- Play film; runtime 00:11:41
- Directed by: D. W. Griffith
- Written by: Mack Sennett
- Based on: Au Telephone by André de Lorde
- Starring: David Miles
- Cinematography: G. W. Bitzer Arthur Marvin
- Distributed by: Biograph Company
- Release date: June 10, 1909;
- Running time: 12 minutes
- Country: United States
- Language: Silent (English intertitles)

= The Lonely Villa =

1909 film directed by D. W. Griffith

The Lonely Villa is a 1909 American short silent crime drama film directed by D. W. Griffith and starring David Miles, Florence Lawrence, and Mary Pickford in one of her first film roles. It is based on the 1901 French play Au Téléphone (At the Telephone) by André de Lorde. A print of The Lonely Villa survives and is currently in the public domain. The Lonely Villa was produced by the Biograph Company. It was released on June 10, 1909, along with another D. W. Griffith split-reel film, A New Trick.

==Plot==
Three burglars check out a house. One of them then delivers a fake letter summoning the house's owner, Mr. Cullison. Before he leaves, Cullison gives his wife a pistol, but the crook manages to unload it unnoticed. The butler and a maid receive time off, and Cullison is driven away by his chauffeur, apparently leaving the wife and three daughters all alone.

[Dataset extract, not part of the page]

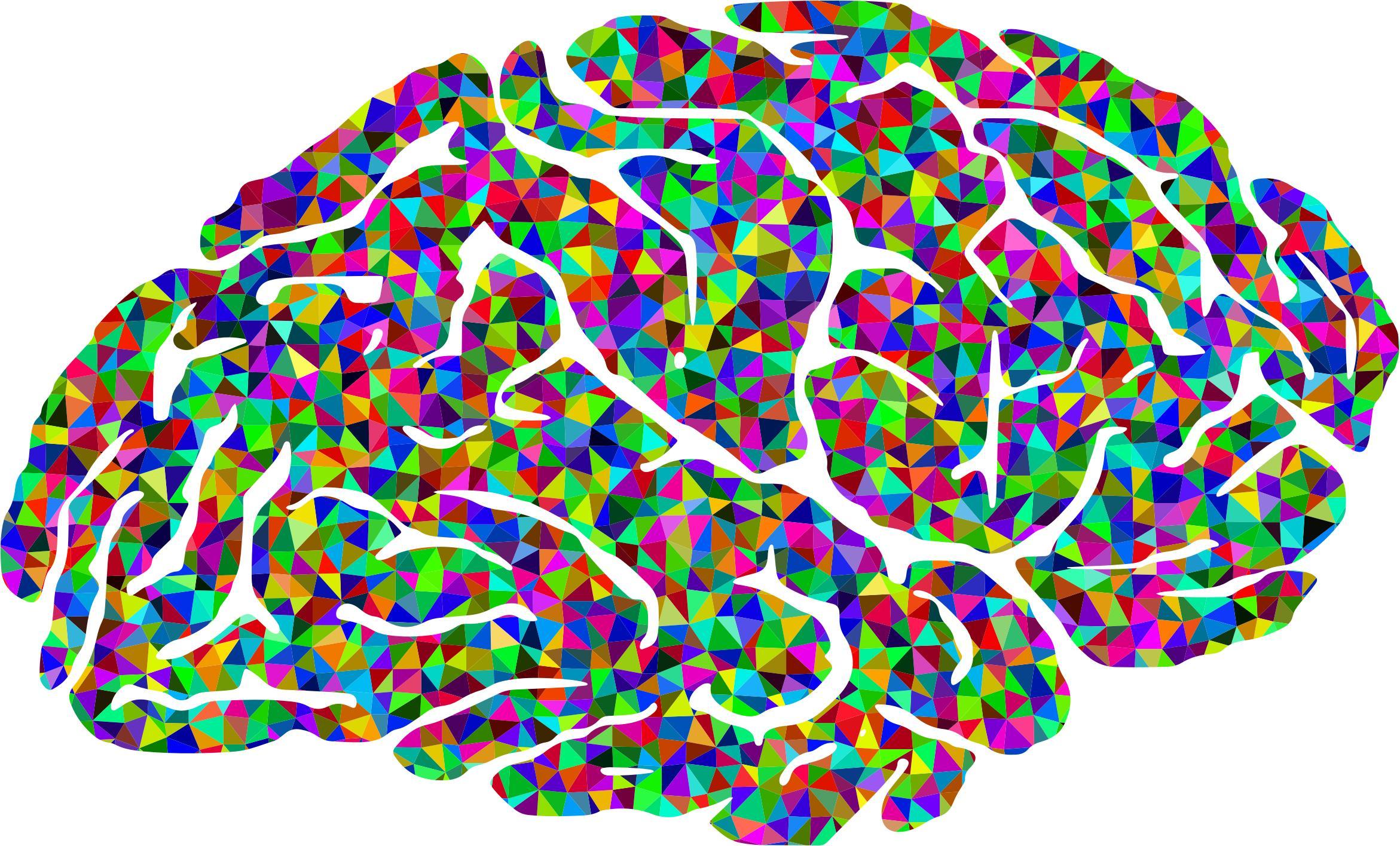 2342x1416 Free Brain Icons Png, Bra N Images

The crooks break down the front door using a crowbar. Mrs. Cullison and her daughters flee to a room, lock the door and barricade it. Meanwhile, the man's car breaks down. He takes the opportunity to use the telephone at an inn to call his wife. She tells him what is going on. He borrows a horse-drawn wagon from gypsies, and he, a policeman and two men from the inn gallop to his home. When the robbers break down the second door, the family take refuge in a third room, but the burglars soon get in. One tries to open a safe, while a second rips a necklace off the woman's neck. Just then, the rescuers arrive and save the day.

==Production==
Filming took place on April 29-30 and May 4, 6 and 14, 1909, in Fort Lee, New Jersey, and at Biograph's studio in New York City.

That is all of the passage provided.